Dans toutes les grandes démocraties, les principales fractions de la classe dominante ont leurs propres organes de presse qui soutiennent leurs partis politiques respectifs. Leurs médias fouillent dans les affaires de leurs rivaux pour nous montrer comment ils sont croches.
En lisant l’ensemble de la presse, on arrive, la plupart du temps, à se faire une idée de ce qui se passe réellement au sein de la classe dirigeante : les luttes de pouvoir, les arnaques, etc.
Au Québec, jusqu’à tout récemment, les journaux ne jouaient ce rôle qu’à moitié. Mon explication est la suivante : la classe dirigeante québécoise est tellement restreinte que ses membres n’avaient pas vraiment besoin des médias pour savoir ce qui se passait dans leur propre camp et dans le camp adverse.
Comme ils ont à peu près tous une résidence autour du lac Memphrémagog et qu’ils se fréquentent la fin de semaine, ils s’y échangeaient l’information pertinente.
En fait, on en apprenait souvent plus sur leurs relations en lisant les articles de Konrad Yakabuski, le chroniqueur du Globe and Mail, qui a couvert pendant plusieurs années les actualités québécoises. Il répondait ainsi au besoin de la classe dirigeante canadienne-anglaise de savoir ce qui se passait au Québec.

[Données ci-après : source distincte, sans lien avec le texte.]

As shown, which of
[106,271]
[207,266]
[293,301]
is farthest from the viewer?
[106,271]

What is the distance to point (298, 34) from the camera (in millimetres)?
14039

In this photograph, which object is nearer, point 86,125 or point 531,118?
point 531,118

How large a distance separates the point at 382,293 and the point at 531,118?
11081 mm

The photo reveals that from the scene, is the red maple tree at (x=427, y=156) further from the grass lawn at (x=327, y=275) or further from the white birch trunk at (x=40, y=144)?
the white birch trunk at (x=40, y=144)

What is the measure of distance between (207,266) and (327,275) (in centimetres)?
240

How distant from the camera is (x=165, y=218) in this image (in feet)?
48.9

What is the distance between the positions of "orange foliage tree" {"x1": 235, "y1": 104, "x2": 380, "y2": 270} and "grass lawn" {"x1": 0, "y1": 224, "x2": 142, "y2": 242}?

Aujourd’hui, le Québec ne présentant que peu d’intérêt pour le reste du Canada, le Globe and Mail a muté Konrad Yakabuski à Washington et ne l’a pas vraiment remplacé!
Cependant, ô surprise, une guerre ouverte s’est déclarée entre Power Corporation (Gesca/Radio-Canada) et Quebecor. Il y a eu, au départ, plein d’escarmouches, mais, depuis, on a sorti l’artillerie lourde.
L’émission Enquête de Radio-Canada nous a récemment présenté un documentaire sur l’empire Quebecor et nous avons appris que Quebecor prépare actuellement un documentaire sur Power Corporation.
Au plan politique, Power appuie toujours le Parti libéral et Quebecor fait la promotion de la CAQ de Legault. Les deux groupes ont des ramifications au niveau fédéral. Les relations historiques de Power avec le Parti libéral sont bien connues. Aujourd’hui, son chef par intérim, Bob Rae, est le frère du vice-président de Power, John Rae.
Quant à Quebecor, il marche main dans la main avec Stephen Harper, renouant, lui aussi, avec une vieille tradition, celle de l’alliance entre les conservateurs canadiens et les nationalistes québécois. Dans l’histoire récente, nous en avons eu deux moutures : l’alliance Diefenbaker-Duplessis et celle de Mulroney avec le René Lévesque du « beau risque ».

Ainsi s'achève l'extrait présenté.